***** Selection

First thoughts on new anime ‘Demon Slayer’

First thoughts on new anime ‘Demon Slayer’

[Image courtesy of ufotable.]

One of anime’s greatest strengths is the way it tends to mix different tones. The medium is capable of taking its audience on an exciting journey through every emotion, sometimes using a switch of tone to keep viewers interested. ‘Demon Slayer’ is shaping up to be an example of this, though in the first few episodes it falters somewhat.

I was fortunate enough to catch a premiere screening of the first five episodes of this upcoming anime by Ufotable, and I must say I am looking forward to seeing more.

The titular ‘Demon Slayer’ is Tanjirou (voiced by Natsuki Hanae), a teenage boy dedicated to supporting his fatherless family in early 20th century Japan. When he comes home to see his family slaughtered, he discovers that the only survivor, his sister Nezuko (Akari Kito), has turned into a demon. However, she appears to still retain an ounce of human emotion, so he decides to become a demon slayer in the hopes of finding a way to turn her back into a human.

As anime is largely a #visual medium, especially when a particular show is animated by the famously flashy Ufotable, I may as well start with the art and animation. The character designs are striking, with emotive eyes that lend strength to both dramatic and comedic moments. The animation is smooth and the action scenes are engaging, especially with the use of tilts and orbital shots to give the viewer an adrenaline rush. The decision to traditionally animate water as Tanjirou attacks with his magical sword was a wise one as it matches the character designs and makes the action stand out. The backgrounds are also beautifully designed and rendered.

On the other hand, as great as the character designs are, during the first few scenes they were not successfully integrated into the background, breaking viewer immersion by preventing audiences from believing the characters are really there. This may just be a byproduct of the show being played on the big screen, however, so this may not be an issue when it premieres on television and streaming services. There are some scenes that utilise CGI, such as when Tanjirou walks through the snow, which can be a little distracting but doesn’t look as terrible as CGI often looks in anime. Overall this show is pleasing to the eye.

**********
***** Record excerpts

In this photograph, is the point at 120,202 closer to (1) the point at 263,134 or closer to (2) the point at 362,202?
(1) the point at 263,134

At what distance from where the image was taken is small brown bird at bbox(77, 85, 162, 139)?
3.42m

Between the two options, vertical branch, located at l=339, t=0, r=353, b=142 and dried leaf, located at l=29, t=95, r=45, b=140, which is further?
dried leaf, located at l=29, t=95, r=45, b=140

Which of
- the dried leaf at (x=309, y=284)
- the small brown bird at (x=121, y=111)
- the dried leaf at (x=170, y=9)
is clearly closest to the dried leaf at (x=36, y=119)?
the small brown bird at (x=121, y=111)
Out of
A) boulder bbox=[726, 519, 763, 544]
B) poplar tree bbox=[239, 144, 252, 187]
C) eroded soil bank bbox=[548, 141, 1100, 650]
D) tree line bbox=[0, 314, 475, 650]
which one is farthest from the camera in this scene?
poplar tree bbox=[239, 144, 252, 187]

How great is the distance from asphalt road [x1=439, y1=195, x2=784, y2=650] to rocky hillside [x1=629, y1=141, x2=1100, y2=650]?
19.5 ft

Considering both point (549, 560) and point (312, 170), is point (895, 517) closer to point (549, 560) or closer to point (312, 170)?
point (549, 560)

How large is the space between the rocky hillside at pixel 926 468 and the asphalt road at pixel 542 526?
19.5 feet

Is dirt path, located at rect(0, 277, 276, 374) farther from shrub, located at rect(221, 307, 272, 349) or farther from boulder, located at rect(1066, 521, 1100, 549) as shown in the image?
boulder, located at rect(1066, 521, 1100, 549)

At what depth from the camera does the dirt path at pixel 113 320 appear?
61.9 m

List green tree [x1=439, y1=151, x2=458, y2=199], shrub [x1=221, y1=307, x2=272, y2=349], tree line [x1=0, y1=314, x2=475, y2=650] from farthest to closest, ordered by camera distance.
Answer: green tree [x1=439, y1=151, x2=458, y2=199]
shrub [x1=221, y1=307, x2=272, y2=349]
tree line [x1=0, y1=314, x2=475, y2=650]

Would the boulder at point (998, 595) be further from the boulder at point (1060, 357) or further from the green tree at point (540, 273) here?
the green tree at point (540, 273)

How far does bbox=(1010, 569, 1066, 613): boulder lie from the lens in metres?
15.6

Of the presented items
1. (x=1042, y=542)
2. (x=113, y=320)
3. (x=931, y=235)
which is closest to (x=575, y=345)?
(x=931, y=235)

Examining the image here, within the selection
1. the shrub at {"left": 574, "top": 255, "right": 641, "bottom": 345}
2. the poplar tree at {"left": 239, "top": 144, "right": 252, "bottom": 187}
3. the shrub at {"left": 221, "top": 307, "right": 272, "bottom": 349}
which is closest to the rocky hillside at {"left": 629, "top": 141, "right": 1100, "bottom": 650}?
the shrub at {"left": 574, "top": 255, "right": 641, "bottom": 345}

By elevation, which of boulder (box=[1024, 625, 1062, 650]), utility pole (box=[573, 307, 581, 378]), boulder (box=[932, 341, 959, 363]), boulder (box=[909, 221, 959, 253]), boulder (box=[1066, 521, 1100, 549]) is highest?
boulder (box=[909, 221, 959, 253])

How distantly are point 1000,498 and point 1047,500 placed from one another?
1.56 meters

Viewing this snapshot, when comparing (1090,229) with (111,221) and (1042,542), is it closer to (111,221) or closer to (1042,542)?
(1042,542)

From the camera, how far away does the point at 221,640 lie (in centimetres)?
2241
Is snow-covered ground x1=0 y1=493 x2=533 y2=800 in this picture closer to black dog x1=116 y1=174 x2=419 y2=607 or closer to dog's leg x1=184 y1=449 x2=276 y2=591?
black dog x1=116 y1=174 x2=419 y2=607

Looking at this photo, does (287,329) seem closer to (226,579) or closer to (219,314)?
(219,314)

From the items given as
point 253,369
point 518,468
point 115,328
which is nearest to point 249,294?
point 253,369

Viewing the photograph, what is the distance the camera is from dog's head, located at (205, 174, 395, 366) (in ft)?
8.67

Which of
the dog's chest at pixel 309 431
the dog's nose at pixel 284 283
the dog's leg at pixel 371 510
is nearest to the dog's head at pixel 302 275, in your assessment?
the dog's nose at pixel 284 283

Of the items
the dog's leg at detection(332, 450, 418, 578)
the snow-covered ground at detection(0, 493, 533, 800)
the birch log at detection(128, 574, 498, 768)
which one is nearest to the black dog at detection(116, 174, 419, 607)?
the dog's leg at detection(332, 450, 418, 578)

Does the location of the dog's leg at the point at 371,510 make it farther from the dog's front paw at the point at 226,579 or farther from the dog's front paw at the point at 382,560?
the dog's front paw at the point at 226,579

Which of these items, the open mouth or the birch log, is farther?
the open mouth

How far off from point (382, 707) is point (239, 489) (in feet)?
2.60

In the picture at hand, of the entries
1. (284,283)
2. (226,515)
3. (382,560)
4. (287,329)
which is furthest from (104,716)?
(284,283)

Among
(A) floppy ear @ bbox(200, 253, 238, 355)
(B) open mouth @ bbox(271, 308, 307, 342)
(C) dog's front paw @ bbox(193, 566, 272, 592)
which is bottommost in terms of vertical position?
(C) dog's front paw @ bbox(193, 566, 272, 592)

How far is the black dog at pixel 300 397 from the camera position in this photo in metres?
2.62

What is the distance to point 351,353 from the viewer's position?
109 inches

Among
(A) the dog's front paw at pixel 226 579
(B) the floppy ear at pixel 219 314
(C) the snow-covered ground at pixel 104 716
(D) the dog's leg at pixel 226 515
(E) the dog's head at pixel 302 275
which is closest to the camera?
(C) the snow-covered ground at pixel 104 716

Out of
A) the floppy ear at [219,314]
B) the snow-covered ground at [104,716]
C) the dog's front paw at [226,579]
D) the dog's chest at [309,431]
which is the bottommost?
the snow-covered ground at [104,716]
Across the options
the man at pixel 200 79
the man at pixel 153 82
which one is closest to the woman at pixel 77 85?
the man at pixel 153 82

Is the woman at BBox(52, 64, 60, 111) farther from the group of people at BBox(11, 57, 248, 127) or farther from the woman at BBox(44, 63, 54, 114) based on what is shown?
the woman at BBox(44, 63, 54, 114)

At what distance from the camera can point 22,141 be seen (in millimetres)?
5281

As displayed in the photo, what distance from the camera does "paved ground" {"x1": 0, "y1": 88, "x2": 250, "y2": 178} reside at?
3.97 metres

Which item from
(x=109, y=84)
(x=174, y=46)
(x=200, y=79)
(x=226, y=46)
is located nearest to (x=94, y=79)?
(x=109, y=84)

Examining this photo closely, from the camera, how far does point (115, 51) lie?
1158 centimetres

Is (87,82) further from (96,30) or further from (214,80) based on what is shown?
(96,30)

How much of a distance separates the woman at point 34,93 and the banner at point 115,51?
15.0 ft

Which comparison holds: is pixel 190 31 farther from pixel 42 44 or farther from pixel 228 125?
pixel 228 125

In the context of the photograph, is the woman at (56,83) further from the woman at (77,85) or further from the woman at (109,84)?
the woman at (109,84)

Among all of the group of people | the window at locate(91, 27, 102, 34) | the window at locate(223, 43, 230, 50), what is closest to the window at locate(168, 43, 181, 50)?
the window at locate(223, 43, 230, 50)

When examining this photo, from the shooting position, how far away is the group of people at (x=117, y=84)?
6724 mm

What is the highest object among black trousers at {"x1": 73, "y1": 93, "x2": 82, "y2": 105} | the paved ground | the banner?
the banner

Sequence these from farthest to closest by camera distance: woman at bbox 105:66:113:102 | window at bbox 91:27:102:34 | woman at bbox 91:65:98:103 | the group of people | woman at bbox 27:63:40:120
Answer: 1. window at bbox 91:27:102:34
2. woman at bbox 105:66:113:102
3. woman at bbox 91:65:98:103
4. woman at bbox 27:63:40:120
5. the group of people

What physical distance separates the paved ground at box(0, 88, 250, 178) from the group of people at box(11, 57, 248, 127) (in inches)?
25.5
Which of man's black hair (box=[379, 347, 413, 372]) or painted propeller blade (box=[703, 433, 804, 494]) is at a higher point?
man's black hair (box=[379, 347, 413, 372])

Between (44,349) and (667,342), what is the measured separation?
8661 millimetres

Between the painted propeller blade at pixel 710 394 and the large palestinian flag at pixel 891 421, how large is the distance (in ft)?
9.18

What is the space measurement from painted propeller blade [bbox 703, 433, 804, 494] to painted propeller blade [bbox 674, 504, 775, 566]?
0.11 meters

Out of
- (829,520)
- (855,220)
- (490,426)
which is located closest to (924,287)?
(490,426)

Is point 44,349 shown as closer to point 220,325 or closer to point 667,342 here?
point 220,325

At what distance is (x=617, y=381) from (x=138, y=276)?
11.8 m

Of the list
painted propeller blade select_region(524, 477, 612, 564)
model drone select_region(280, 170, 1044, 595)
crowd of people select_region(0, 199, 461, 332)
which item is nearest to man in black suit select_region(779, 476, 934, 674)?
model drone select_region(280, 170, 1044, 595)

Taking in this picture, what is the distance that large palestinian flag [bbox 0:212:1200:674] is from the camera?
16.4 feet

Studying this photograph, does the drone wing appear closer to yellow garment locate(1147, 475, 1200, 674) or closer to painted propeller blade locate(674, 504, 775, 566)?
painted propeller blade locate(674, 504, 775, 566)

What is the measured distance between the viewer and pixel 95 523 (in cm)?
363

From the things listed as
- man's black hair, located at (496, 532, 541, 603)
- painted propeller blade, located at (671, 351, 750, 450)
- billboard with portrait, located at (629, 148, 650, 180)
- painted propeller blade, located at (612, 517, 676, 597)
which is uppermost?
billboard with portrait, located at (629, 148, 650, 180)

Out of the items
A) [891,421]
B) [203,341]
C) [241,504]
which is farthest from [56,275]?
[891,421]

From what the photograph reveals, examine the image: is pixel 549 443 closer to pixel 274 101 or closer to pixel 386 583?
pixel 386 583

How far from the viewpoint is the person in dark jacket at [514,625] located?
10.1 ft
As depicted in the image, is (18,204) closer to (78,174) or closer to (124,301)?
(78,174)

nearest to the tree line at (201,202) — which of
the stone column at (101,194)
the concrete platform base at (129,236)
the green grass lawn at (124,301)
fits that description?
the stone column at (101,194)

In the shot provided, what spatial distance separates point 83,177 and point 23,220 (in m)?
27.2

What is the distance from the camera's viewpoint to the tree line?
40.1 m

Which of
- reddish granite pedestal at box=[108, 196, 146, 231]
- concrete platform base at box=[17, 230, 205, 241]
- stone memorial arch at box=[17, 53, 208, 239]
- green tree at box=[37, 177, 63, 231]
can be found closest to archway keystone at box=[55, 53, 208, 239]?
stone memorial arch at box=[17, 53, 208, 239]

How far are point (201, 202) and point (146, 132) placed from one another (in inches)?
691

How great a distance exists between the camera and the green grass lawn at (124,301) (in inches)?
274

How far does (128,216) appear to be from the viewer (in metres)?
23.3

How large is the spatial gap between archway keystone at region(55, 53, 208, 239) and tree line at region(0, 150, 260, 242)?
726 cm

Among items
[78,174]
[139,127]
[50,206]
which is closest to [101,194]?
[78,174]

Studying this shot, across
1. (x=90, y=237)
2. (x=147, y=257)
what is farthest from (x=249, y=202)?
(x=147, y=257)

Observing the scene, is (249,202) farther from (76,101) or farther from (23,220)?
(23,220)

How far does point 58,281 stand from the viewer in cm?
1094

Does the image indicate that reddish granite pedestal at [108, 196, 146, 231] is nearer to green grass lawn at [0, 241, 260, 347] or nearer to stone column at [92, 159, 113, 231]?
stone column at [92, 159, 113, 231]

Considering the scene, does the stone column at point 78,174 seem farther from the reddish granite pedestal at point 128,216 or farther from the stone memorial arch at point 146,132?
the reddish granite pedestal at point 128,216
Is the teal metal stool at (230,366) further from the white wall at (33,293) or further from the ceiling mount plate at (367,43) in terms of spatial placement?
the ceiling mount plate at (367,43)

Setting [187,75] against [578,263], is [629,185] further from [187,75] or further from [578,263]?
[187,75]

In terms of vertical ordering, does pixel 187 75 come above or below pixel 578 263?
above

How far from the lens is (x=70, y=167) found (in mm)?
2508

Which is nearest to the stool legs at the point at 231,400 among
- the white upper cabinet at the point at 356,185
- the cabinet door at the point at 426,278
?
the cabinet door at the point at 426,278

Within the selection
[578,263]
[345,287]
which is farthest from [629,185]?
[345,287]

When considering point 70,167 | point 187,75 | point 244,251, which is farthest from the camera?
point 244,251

**********

■ **Problems to solve**
1 - According to the anime review, why was it a wise choice to animate the water traditionally when Tanjirou attacks with his sword? Answer in one to three sentences.
2 - Write out the passage of the anime review from "On the other" up to and including "to the eye.".
The records are drawn from a different source than the anime review.

■ **Solved problems**
1 - Animating the water traditionally was wise because it matches the character designs. It also makes the action stand out.

2 -
On the other hand, as great as the character designs are, during the first few scenes they were not successfully integrated into the background, breaking viewer immersion by preventing audiences from believing the characters are really there. This may just be a byproduct of the show being played on the big screen, however, so this may not be an issue when it premieres on television and streaming services. There are some scenes that utilise CGI, such as when Tanjirou walks through the snow, which can be a little distracting but doesn’t look as terrible as CGI often looks in anime. Overall this show is pleasing to the eye.